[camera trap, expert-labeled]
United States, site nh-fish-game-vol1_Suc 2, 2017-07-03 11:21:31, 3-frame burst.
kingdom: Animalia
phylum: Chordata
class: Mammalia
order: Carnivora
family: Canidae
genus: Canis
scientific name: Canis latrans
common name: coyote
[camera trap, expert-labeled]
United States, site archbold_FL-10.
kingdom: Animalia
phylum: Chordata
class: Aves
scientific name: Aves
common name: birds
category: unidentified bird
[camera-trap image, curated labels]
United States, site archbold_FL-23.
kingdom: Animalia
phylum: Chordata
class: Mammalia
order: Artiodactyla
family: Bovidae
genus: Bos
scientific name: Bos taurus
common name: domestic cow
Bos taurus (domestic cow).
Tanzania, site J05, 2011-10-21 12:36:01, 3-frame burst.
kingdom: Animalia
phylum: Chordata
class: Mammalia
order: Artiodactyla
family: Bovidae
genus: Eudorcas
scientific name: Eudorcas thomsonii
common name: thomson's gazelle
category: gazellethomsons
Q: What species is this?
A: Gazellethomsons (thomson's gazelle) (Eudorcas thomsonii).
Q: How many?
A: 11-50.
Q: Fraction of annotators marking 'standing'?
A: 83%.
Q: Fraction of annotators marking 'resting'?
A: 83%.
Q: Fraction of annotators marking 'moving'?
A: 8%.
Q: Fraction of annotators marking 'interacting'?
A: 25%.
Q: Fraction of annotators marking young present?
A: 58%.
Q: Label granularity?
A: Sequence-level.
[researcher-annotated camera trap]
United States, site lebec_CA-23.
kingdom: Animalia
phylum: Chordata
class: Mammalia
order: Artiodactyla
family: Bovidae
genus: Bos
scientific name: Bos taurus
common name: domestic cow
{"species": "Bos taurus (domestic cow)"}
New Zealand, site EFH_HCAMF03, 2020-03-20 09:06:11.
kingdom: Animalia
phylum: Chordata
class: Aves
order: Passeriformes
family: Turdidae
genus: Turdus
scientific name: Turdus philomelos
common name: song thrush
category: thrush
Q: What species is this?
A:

▶ [PROBLEM DESCRIPTION]:
Where a line of the entries contains the word "frame", copy that line.

▶ [WRITTEN ANSWER]:
United States, site nh-fish-game-vol1_Suc 2, 2017-07-03 11:21:31, 3-frame burst.
Tanzania, site J05, 2011-10-21 12:36:01, 3-frame burst.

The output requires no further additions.